Wednesday, June 2, 2010
While getting named to the United States World Cup squad was a special moment for Herculez Gomez, the Los Angeles-born striker believes that only now is his work beginning.

Gomez's rapid ascension up the US Soccer forward ladder started this past January when he signed with Mexican club Puebla and then went on to become the leading goal scorer in Mexico's BiCentenario.

That momentum carried over into last month's US national team pre-selection camp in Princeton, New Jersey where the Las Vegas-raised Gomez impressed head coach Bob Bradley enough to garner a spot on the 23 man roster.

Upon learning that he was selected to the World Cup squad, Gomez was understandably thrilled, yet grounded.

"I've never experienced anything like this," Gomez told YA. "It's been very special and unforgettable, but now I am concentrating on the World Cup. Obviously I'm excited and I've been dreaming since I was a boy about representing my country on the biggest stage. But when I look back on what I did in the last six months, I don't think that it's over, but rather it's just beginning."

The former Kansas City Wizard also tallied a goal in last week's friendly versus the Czech Republic, a score that may have been the deciding factor in earning a seat on the plane to South Africa.

While the gambling analogies of a Las Vegas native beating all odds to make the US roster are apt, Gomez believes that as long as his parents and immediate family are taking pride in his efforts, then he can be at peace with how everything else plays out.

"I really had nothing to lose and I felt like I was playing with free money," stated Gomez. "I just have to keep that mentality and keep working hard, but honestly, for me, as long as my family is proud and that I've represented them in a dignified manner, then that's all that really matters."

Before getting called to the 30 man provisional roster, Gomez had not been part of the US national team player pool since 2007 when he competed with a younger squad at the Copa America in Venezuela.

Any trepidation that he says he might have felt after arriving at Princeton quickly diminished as he was warmly welcomed by his compatriots.

"It was a little different at first not knowing what was in store, but everyone made it a smooth transition," he noted. "This is a close knit group. It's a good group of guys and they've all been helpful offering advice both on and off the field."

The focus that Gomez has on this month's tournament is unquestionably beyond reproach as any outside distractions, including his recent signing with Mexican club Pachuca, do not even factor into his mind.

"I'm really not interested in talking about Pachuca," said a serious Gomez. "I'm only focused on and talking about the US national team."

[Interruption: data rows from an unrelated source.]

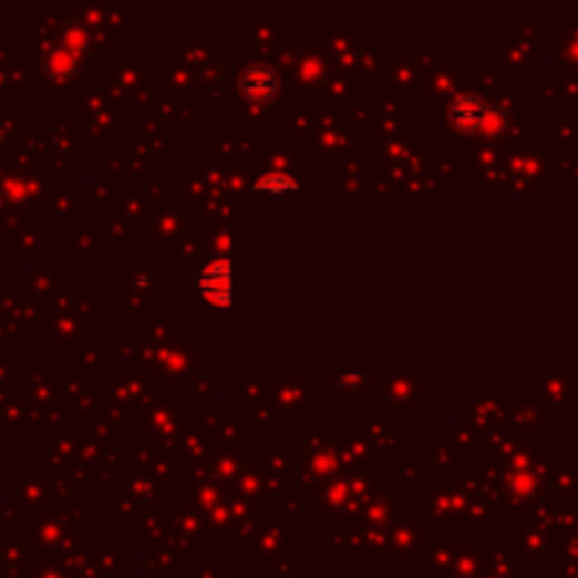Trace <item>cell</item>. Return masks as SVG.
I'll list each match as a JSON object with an SVG mask.
<instances>
[{
	"label": "cell",
	"instance_id": "4",
	"mask_svg": "<svg viewBox=\"0 0 578 578\" xmlns=\"http://www.w3.org/2000/svg\"><path fill=\"white\" fill-rule=\"evenodd\" d=\"M297 189H299V180L293 178V175L280 173V169L266 173L255 184V193H268V195H288V193H297Z\"/></svg>",
	"mask_w": 578,
	"mask_h": 578
},
{
	"label": "cell",
	"instance_id": "1",
	"mask_svg": "<svg viewBox=\"0 0 578 578\" xmlns=\"http://www.w3.org/2000/svg\"><path fill=\"white\" fill-rule=\"evenodd\" d=\"M448 122L454 131L468 133V136L499 138L505 131V113L499 107L488 105L483 96L463 94L448 107Z\"/></svg>",
	"mask_w": 578,
	"mask_h": 578
},
{
	"label": "cell",
	"instance_id": "3",
	"mask_svg": "<svg viewBox=\"0 0 578 578\" xmlns=\"http://www.w3.org/2000/svg\"><path fill=\"white\" fill-rule=\"evenodd\" d=\"M240 94L251 105H268L280 94V74L266 63L249 65L240 76Z\"/></svg>",
	"mask_w": 578,
	"mask_h": 578
},
{
	"label": "cell",
	"instance_id": "2",
	"mask_svg": "<svg viewBox=\"0 0 578 578\" xmlns=\"http://www.w3.org/2000/svg\"><path fill=\"white\" fill-rule=\"evenodd\" d=\"M195 291L215 308H231V260L229 255L215 257L195 273Z\"/></svg>",
	"mask_w": 578,
	"mask_h": 578
}]
</instances>
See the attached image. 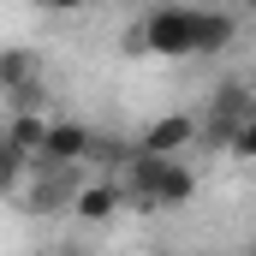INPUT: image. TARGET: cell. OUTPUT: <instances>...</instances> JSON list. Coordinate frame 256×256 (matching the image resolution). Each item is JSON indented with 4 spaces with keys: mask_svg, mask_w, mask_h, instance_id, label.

It would be easy for media and fans alike to paint Gomez's story as a fairy tale, that of the Mexican-American player who faced adversity at every turn of his career only to overcome those hurdles to compete in the world's most renowned sporting event.

But that label does not suit the new Tuzo who waves off any comparisons to some of sports' other cinderellas.

"I don't really want to be a feel good story," he concluded. "I'm very grateful for this opportunity. I know the odds were against me but I know who I am and I am writing my own story."

Gomez and the US team will face off against Australia this Saturday in their last friendly before their Group C opener versus England on June 12th.